BREAKAWAY
By Emily L'Orange
Part Four: Chapter 24

“Whats that smell?” Emily asked.

Phil pondered the question, slowing his pace as he crossed the threshold of the southern entrance into the Pond. “It’s sort of like the airport?”

They had to take a flight of stairs from the main foyer, up a level to the gate access into the arena proper. Winded, Phil managed to balance his stack of boxed food the entire way, until he was able to see the destruction inside.

He dropped it all onto the floor, and shouted from the top of the stairs “What did you do?”

Emily caught up with him, taking in the hole in the floor that should not have been there, the shrapnel that littered the western side of the arena. The little fighter they kept underneath the building was still recognizable and resting on the stands in the lower section. The port wing, closest to their vantage point, had sheared off entirely, and lodged itself into a section higher than the rest. Some sort of supressant foam had been liberally sprayed over the entire mess.
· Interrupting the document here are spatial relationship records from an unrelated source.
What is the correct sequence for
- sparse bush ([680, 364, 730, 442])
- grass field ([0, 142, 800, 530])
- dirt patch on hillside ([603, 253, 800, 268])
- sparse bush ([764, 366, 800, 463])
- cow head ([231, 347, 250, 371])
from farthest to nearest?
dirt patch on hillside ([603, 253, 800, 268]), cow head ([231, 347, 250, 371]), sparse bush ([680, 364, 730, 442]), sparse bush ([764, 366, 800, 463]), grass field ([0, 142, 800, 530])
The ceiling had been retracted, letting sunlight into the building, but also letting fumes rise out.

“It’s fine, Phil,” Wildwing called from the ice.

“This is the most not fine anything has ever been and you know it!” Phil yelled back. “There’s supposed to be a concert in here next week!”

“I think you’re going to have to refund at least some of the seats,” Nosedive mused from his position far above them, surveying the destruction the errant wing.

“Where’s Winterwing?” Emily interrupted their banter, dropping her bags now as well. Mallory, down on the ice with Wildwing, pointed toward the team locker room. Emily took the stairs down two at a time.

Winterwing was seated on the bench that split the locker room down the middle, doubled over, still wearing most of the gear that they had slapped him into, but gloves, helmet, and skates thrown aside. Tanya was standing over him, speaking quietly, just barely audible.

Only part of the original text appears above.